2001/01/13
嘘発見器の話2
さて、嘘発見器の話の続きです。
もともと怪しい的中率90%以上という数字ですが、この数字がよしんば本当であったとしてもこの装置には問題があります。それは的中率がたったの90%以上しかないということです。90%以上という言い方をした場合、通常この数字は95%を越えることはありません。何故なら95%以上の的中率を持つなら95%以上という言い方をするからです。そのほうがありがたみがでますからね。では、最大の95%の的中率を持つとして、その的中率は高いかと考えると、これは高くありません。何故なら10回、この嘘発見器にかけた場合、全てを嘘か本当か正しく見分ける確率というのは0.95の10乗となり、60%になります。20回もやれば36%しか正しく判定できません。これは日常会話で一回や二回は軽く誤診するということです。こんな的中率の低い装置を利用した場合、どんなことが起こるかは容易に想像できるでしょう。この装置が日本で発売されれば、恐らく本当のことを言っているのに嘘だと判定されたとか、本当と判定されたので信じたら嘘で、酷い目にあった、という問題が頻繁に発生します。結果としてメーカは裁判を起こされたり、「この装置は正しく判定できるとは限りません」なんて大きな注意書きをつけさせられたりして、そのうち忘れ去られることになるでしょう。特に日本人は嘘と建前を使い分けることが大好きな民族ですから、挨拶一つでも嘘になってしまったりします。「つまらないものですが」嘘。「いいえこんな良いものを」嘘。嘘発見器は鳴りっぱなしですね。

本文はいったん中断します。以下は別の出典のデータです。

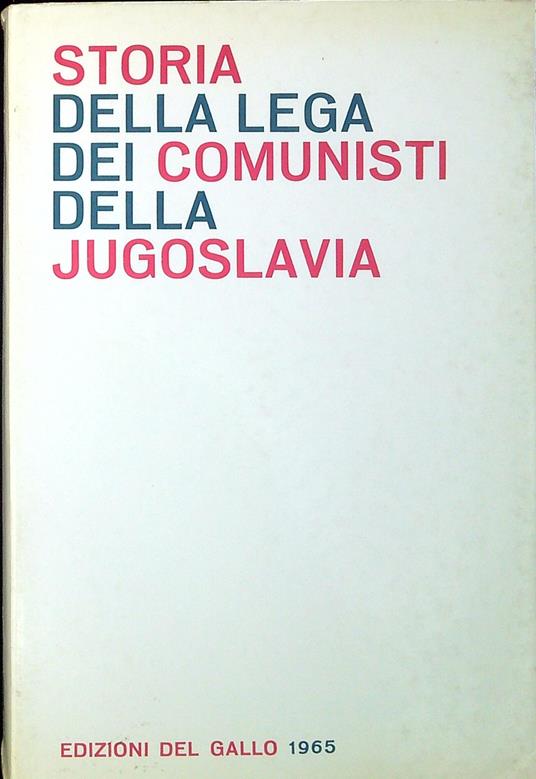 Storia della Lega dei comunisti della Jugoslavia - copertina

そういうわけで、発売されて、しかもかなり実用的なレベルの代物であったら、かなり面白い商売のネタになりそうです。たとえば「嘘発見器に引っかからない嘘のつきかた教室」とか「ついに発見!嘘発見器に引っかからないしゃべり方特集」とか。私、こういう装置を騙すの大好きです(会社が一時導入しようとした指紋判定装置とか声紋判定装置なんて私の遊び道具でした)から、今のうちに購入しておいて一山当てようかな。